In a video interview about her research exploring the relationship between race and science, Dorothy Roberts, the 14th Penn Integrates Knowledge (PIK) professor who also holds appointments in the Department of Sociology and at the Law School, where she is the inaugural Raymond Pace and Sadie Tanner Mossell Alexander ED’18, GR’21, L’27 Professor of Civil Rights, discusses her interdisciplinary work at Penn.


My name is Dorothy Roberts and I am the fourteenth Penn Integrates Knowledge (PIK) Professor; George A. Weiss University Professor of Law and Sociology; and the inaugural Raymond Pace and Sadie Tanner Mossell Alexander Professor of Civil Rights at the Law School.

My most recent research has been about the resurgence of the use of race as a biological category in social policy, especially in policy related to biomedicine and biotechnology.
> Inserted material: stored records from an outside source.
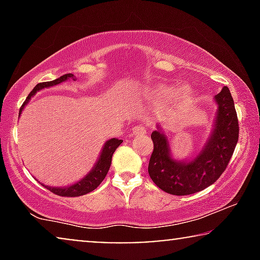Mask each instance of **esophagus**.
Instances as JSON below:
<instances>
[{
	"label": "esophagus",
	"instance_id": "1",
	"mask_svg": "<svg viewBox=\"0 0 260 260\" xmlns=\"http://www.w3.org/2000/svg\"><path fill=\"white\" fill-rule=\"evenodd\" d=\"M134 135H140V134H145L147 133V127L144 125H136L133 127Z\"/></svg>",
	"mask_w": 260,
	"mask_h": 260
}]
</instances>
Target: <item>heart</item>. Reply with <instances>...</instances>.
I'll list each match as a JSON object with an SVG mask.
<instances>
[{"mask_svg":"<svg viewBox=\"0 0 260 260\" xmlns=\"http://www.w3.org/2000/svg\"><path fill=\"white\" fill-rule=\"evenodd\" d=\"M175 93L174 88L172 86H168V85H161L157 90H156V95L162 101H168L169 98L173 97V94ZM193 97V92L188 86H183L181 87L176 93V98L177 102L180 104H183V103H188Z\"/></svg>","mask_w":260,"mask_h":260,"instance_id":"obj_1","label":"heart"}]
</instances>
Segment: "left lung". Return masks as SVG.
Here are the masks:
<instances>
[{"instance_id":"left-lung-1","label":"left lung","mask_w":260,"mask_h":260,"mask_svg":"<svg viewBox=\"0 0 260 260\" xmlns=\"http://www.w3.org/2000/svg\"><path fill=\"white\" fill-rule=\"evenodd\" d=\"M218 104L214 127L197 157L177 161L170 155L169 142L161 126L152 131L154 142L148 172L151 180L166 193L189 195L211 186L221 176L232 157L239 137V124L229 87L214 97Z\"/></svg>"}]
</instances>
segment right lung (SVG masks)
Returning a JSON list of instances; mask_svg holds the SVG:
<instances>
[{
    "mask_svg": "<svg viewBox=\"0 0 260 260\" xmlns=\"http://www.w3.org/2000/svg\"><path fill=\"white\" fill-rule=\"evenodd\" d=\"M67 79L76 80V78H74L72 73H67V74H63V76H61L55 80L45 81V83H39L37 86L33 88V91L28 94L26 101H24L22 106H21L19 116L21 115V112H22L24 106L28 104L29 99L33 97V95L37 93L38 91H40V90H42V88H46V87L54 86V85H58L60 83H62V81H66ZM122 142L123 141L118 140V138H111V140L106 141V143L104 144V147H103V149H102L101 155H99L98 161L95 162L93 168H92L91 172L88 173L87 175L84 177V179L78 181V182L71 184V186H67V187H48V186H45V184H42V186H45L48 190H51L52 193L59 195V197H80V195H85V194L90 193V191L94 190L95 188H97L99 184L102 183V181L105 179L106 174H108L109 169H110V166H111V159H112L113 152H115L116 149L118 148L120 144H122Z\"/></svg>",
    "mask_w": 260,
    "mask_h": 260,
    "instance_id": "right-lung-1",
    "label": "right lung"
}]
</instances>
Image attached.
There are large gaps in health in the United States along racial lines, and what I would like to do in my current research is bring together people from various disciplines to think about the best ways to address these gaps, and not to rely on the concept of race that sees people from different races as different genetically, and that relies on a genetic explanation for gaps in health. Because we know that race is a social category, is a political category, and race does have biological consequences. Not because of differences at the molecular level, but because of the effect of social inequality on people’s health.

I think that people working in the life sciences, sociology, anthropology, and other of the social sciences, as well as law, can very productively come together to try to address this very serious issue and also think about how do we define race in America in the twenty-first century.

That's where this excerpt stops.